Using the information —
1 - According to the blog comments below, is the grandmother currently taking medication?
2 - In the blog comments below, the reply addressed to Parazone says what the grandmother had. List those objects.

Excerpt —
BEGIN
Kudos to you for opening up. Prends courage.

af said...

how is ur granny doing? also is she from africa or u.s. also i started a new blog, make sure u peep it and comment it (ive already done 5 posts on it and planned to do one or two a day here's the address

htttp://kollegeyears.blogspot.com

Mahogany Misfit said...

Wow, that would be scary for anyone...you know we ALL hope things get better with her.

And you should NOT feel like you're obligated to reveal EVERYTHING on your blog. I have things that I would never in a million years talk about on mine because they make me uncomforatble, sad, angry...whatever. Some stuff has to be kept for YOU and only you...don't feel ashamed of that either.

Anonymous said...

I understand your struggle with publicly displaying certain thoughts. I have yet to tackle the realty of losing my father and can barely mention anything about him.

You share things on your time, when you’re ready. That’s how I look at it…

Tired of being broke said...

I second the comments on meds. They can start her off on a lower dosage and see what happens. From my experience of working in a community of older people with mental issues, it does seems to help them.

You and your family are in my prayers.

Anonymous said...

Menal illness has long been an issue swept beneath the rugs in African and Black families. WE would rather ignore it and its victims that deal with it and try to treat it. My mother has a mental illness--a chemical imbalance and manic depression. One time when I was younger she woke us all up and forced us out our apartment because she said badpeople were coming to get us. She told this to the neighbours. Nothing happened.Nobody came. I could go on with the bizarre stories of growing uop with a "youched" mother. But in the end, I found happiness in accepting her illness and dealing with it.

BeautyinBaltimore said...

@Nilla- Thank you very much.
@Parazone- I had to chuckle to myself when my Mother told me that my grandmother had a steaknife, picture of Jesus and a broom. Thank you for stoping by, and for the advice.
@ tdj- Thank you, after writing it I felt nervous, but later on that day, I felt better.
@stiltwalker- I noticed that we think alike also.
@ afro jamico- Yes she is currently taking meds but she still talks about the people coming to get her.

@ the mistress- Thank you, I think that was a far as I am willing to go for now. I may talk about Grandmother more as time goes on.

@ woman on the move- I agree, thank you.

@tired of being broke- She is currently on meds, although she is still talking about the neighbors.

@always funky fresh- It fells preety good to have it off my chest now. I guess it must of been bothering me more than I thought.

@ Alissa- I remember when you mentioned that on your blog, and how you don't like opening up to other people. I said wow, Alissa is exactly like me because I don't like sharing my feeling/thoughts either.

@trb- Thank you very much. This is very touching because you have been throught the same thing.

@confused naija girl- Thank you, it is really hard. Whenever I think about it I want to cry.

@nkem- Thank you very much.

@jaja- You are telling a big truth with that one. Many blacks(African and African-American) like to admit to having a mental illness. We don't view going to a shrink in the same way that most of mainstream America does.

Anonymous said...

aww! *hugs* i'm sorry to hear about your grandmother and hope that you can get some relief by spending time with her. i understand why the doctors dont want to operate due to her age, but you can always get a second opinion.
END
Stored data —
BEGIN
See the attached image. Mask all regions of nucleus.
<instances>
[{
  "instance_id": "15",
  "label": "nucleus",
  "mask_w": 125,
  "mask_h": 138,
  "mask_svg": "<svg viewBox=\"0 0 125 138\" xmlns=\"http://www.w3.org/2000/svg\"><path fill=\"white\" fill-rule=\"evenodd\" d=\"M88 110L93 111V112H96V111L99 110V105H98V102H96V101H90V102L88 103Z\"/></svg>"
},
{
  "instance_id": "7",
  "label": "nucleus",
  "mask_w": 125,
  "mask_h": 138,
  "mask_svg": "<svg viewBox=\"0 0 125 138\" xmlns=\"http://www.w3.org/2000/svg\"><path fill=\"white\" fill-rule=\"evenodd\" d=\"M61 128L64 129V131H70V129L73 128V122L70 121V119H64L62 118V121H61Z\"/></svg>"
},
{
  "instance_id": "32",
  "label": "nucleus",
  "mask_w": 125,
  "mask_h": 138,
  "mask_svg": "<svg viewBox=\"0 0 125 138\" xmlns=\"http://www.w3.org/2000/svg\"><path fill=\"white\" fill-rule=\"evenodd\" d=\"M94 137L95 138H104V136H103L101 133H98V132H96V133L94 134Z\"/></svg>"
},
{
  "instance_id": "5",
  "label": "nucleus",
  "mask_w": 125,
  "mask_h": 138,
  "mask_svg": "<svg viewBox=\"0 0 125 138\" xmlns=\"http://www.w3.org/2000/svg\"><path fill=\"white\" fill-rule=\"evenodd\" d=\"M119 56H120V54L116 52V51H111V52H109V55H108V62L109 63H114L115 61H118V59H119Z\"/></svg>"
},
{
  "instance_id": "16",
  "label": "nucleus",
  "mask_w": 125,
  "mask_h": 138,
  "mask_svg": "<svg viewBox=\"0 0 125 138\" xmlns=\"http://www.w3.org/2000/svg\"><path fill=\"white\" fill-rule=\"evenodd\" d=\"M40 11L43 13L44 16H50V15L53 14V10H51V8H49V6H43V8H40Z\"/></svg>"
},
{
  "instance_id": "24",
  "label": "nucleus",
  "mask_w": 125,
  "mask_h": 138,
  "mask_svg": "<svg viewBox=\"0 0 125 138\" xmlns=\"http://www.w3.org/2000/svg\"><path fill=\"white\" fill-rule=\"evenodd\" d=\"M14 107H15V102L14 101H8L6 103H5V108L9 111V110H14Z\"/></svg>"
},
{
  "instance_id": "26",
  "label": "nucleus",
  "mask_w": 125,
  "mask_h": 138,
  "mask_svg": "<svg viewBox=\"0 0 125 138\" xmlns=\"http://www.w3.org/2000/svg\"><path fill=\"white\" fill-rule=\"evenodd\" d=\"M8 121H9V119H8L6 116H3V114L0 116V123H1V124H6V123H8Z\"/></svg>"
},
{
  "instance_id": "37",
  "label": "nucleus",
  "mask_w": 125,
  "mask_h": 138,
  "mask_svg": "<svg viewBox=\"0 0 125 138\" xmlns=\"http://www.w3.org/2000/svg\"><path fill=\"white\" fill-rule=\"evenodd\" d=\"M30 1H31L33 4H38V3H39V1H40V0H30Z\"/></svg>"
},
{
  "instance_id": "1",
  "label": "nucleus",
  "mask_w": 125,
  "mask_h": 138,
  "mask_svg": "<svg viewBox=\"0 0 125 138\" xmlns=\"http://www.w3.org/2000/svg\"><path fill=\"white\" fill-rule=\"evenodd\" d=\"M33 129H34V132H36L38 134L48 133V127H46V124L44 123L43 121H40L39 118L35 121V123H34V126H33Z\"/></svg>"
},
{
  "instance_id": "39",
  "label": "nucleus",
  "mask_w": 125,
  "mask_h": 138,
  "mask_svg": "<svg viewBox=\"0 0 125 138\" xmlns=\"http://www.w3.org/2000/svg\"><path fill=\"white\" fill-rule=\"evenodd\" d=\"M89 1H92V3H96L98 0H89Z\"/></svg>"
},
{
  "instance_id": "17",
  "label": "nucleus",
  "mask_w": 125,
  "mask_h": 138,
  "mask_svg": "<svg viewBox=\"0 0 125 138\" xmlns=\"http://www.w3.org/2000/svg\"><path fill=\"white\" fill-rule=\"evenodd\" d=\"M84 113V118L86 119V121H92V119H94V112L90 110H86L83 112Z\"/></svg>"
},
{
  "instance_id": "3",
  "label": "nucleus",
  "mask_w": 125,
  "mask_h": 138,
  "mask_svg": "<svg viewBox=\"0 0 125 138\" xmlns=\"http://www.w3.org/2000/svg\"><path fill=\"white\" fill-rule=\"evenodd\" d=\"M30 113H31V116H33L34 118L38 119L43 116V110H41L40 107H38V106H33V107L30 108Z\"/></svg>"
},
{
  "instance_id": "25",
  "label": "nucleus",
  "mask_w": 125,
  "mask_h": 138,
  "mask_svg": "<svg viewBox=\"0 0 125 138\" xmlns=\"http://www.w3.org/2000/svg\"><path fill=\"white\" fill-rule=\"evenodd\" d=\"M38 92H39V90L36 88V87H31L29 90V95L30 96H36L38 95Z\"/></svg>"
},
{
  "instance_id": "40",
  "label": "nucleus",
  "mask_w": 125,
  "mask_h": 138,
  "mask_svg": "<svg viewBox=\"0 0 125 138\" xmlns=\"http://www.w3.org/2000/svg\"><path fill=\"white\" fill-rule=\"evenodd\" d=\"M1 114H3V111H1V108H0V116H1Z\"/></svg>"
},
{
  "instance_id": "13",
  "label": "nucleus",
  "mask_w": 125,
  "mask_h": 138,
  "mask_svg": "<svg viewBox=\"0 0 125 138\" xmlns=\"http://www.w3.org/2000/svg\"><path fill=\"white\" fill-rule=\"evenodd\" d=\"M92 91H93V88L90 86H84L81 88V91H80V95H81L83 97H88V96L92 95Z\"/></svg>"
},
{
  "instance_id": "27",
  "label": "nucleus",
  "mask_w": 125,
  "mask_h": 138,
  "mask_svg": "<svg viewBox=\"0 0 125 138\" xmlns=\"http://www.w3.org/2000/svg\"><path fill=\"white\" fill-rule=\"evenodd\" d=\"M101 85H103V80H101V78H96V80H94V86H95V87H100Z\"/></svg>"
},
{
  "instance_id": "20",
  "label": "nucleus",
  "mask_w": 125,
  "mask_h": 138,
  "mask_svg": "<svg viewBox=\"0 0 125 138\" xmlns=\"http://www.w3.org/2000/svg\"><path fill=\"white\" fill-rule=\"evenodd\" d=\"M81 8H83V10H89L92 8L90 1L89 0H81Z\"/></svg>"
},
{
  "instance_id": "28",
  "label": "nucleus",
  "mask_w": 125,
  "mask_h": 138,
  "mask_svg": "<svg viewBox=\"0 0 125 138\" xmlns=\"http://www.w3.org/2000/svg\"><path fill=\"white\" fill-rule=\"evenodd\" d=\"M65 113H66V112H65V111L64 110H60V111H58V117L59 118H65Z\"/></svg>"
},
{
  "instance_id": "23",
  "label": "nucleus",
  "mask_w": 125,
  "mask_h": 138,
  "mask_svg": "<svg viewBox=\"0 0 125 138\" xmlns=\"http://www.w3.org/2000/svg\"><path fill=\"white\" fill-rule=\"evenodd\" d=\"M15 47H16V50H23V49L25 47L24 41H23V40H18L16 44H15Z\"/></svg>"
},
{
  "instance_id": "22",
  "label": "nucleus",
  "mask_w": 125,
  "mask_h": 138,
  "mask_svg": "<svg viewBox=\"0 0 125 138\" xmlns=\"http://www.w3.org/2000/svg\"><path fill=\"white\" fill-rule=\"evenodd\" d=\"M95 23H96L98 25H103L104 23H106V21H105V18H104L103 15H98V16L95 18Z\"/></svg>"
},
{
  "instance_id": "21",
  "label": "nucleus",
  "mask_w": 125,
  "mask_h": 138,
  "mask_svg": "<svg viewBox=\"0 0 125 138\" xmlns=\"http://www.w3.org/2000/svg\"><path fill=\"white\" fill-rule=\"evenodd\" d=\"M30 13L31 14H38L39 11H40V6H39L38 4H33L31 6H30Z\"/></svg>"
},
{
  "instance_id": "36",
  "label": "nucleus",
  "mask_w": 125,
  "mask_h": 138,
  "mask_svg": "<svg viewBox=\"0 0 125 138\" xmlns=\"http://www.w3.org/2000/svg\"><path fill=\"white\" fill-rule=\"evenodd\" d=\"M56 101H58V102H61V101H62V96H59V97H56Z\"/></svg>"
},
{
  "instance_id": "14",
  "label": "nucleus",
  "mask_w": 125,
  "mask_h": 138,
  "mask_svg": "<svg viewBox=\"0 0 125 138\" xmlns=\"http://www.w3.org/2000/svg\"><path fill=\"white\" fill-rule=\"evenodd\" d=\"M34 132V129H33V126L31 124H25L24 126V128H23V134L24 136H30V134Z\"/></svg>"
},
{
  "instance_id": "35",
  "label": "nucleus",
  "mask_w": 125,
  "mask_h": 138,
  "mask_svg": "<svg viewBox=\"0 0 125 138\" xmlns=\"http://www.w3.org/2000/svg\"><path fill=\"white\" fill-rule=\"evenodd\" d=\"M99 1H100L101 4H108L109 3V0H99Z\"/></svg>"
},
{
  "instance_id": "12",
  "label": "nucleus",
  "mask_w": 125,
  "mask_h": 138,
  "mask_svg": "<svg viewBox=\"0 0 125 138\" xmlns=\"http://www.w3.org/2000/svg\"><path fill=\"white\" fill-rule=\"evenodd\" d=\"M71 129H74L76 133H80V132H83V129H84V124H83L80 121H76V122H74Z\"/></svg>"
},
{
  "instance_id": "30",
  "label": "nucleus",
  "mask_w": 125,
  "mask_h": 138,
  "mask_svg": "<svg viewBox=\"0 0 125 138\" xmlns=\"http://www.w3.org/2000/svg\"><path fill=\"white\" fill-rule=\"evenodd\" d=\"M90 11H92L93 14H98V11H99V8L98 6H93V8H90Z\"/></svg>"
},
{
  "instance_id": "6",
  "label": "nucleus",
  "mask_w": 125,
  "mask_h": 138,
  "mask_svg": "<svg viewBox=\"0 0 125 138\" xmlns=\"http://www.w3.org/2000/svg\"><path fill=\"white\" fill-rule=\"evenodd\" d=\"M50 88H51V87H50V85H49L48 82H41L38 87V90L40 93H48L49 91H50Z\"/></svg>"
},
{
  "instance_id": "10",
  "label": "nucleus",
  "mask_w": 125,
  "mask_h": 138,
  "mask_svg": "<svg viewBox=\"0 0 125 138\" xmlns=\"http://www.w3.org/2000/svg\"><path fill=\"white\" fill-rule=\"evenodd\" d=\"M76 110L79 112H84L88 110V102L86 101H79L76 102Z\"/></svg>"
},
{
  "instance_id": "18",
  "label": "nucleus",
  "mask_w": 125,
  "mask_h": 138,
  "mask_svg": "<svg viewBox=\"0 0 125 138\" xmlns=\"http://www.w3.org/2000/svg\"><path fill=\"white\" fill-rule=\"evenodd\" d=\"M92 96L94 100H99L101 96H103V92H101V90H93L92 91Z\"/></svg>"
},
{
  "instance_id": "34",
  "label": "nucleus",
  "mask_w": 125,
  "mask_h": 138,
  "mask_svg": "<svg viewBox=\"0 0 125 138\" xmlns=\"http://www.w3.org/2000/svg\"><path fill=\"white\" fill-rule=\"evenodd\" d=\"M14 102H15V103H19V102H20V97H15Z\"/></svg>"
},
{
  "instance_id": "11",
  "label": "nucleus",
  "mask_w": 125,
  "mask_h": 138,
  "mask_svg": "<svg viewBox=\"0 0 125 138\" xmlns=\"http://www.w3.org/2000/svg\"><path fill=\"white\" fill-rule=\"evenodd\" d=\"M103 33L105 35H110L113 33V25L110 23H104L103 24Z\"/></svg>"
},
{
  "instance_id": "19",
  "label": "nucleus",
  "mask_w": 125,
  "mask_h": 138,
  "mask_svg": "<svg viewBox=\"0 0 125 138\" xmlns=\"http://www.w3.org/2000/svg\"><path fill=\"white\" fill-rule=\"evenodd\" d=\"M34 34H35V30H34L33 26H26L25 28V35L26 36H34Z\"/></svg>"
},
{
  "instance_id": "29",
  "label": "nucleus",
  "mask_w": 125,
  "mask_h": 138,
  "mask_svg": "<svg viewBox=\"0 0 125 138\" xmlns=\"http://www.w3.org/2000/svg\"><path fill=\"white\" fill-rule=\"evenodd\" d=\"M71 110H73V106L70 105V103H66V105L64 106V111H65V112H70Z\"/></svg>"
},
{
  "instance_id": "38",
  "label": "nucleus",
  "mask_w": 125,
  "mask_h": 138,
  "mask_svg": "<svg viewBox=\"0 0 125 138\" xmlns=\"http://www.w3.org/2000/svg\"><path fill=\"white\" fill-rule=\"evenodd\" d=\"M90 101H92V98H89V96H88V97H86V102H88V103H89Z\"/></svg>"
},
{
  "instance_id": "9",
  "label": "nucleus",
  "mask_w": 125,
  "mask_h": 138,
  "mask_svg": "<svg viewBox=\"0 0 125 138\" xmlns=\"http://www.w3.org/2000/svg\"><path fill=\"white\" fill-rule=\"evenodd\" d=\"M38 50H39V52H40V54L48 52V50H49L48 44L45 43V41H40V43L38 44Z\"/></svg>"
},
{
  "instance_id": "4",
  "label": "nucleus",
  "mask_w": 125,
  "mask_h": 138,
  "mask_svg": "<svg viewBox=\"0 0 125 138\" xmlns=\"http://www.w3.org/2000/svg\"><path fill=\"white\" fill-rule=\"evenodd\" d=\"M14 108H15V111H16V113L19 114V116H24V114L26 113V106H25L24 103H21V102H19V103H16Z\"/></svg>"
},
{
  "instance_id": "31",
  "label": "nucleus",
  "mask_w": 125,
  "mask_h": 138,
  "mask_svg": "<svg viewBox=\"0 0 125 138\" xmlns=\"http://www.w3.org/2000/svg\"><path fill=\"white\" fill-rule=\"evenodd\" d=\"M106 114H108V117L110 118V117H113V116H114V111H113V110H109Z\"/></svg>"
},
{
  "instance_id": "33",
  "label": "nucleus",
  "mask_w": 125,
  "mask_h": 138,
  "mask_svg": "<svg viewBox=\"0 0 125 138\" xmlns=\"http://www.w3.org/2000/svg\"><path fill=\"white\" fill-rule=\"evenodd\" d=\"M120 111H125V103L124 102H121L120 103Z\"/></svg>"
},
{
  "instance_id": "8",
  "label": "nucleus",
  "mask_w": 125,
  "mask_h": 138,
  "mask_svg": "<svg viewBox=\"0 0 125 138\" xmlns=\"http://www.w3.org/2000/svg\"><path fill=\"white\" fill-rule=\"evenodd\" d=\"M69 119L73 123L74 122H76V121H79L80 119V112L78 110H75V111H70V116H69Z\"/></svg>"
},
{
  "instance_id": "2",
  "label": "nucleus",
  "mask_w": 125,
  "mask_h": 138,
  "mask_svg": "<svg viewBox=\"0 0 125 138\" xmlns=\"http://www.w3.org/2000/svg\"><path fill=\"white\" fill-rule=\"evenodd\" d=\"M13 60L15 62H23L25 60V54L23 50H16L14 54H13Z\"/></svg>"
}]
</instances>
END
Answers for the exercise —
1 - Yes, she is currently taking meds, but she still talks about the people coming to get her.

2 - A steaknife, a picture of Jesus, and a broom.